━━ Records to process ━━

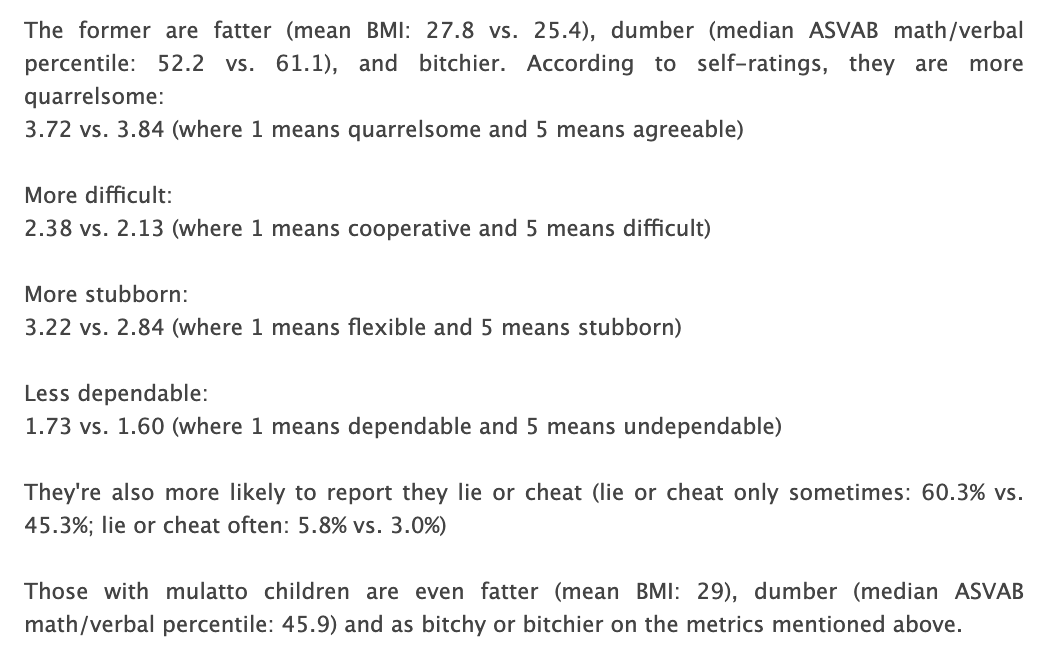 The former are fatter (mean BMI: 27.8 vs. 25.4), dumber (median ASVAB math/verbal percentile: 52.2 vs. 61.1), and bitchier. According to self-ratings, they are more quarrelsome:
3.72 vs. 3.84 (where 1 means quarrelsome and 5 means agreeable)

More difficult:
2.38 vs. 2.13 (where 1 means cooperative and 5 means difficult)

More stubborn:
3.22 vs. 2.84 (where 1 means flexible and 5 means stubborn)

Less dependable:
1.73 vs. 1.60 (where 1 means dependable and 5 means undependable)

They're also more likely to report they lie or cheat (lie or cheat only sometimes: 60.3% vs. 45.3%; lie or cheat often: 5.8% vs. 3.0%)

Those with mulatto children are even fatter (mean BMI: 29), dumber (median ASVAB math/verbal percentile: 45.9) and as bitchy or bitchier on the metrics mentioned above.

━━━

■ Problem requirements ■
Write out each line above with the word "dependable".

■ Written solution ■
Less dependable:
1.73 vs. 1.60 (where 1 means dependable and 5 means undependable)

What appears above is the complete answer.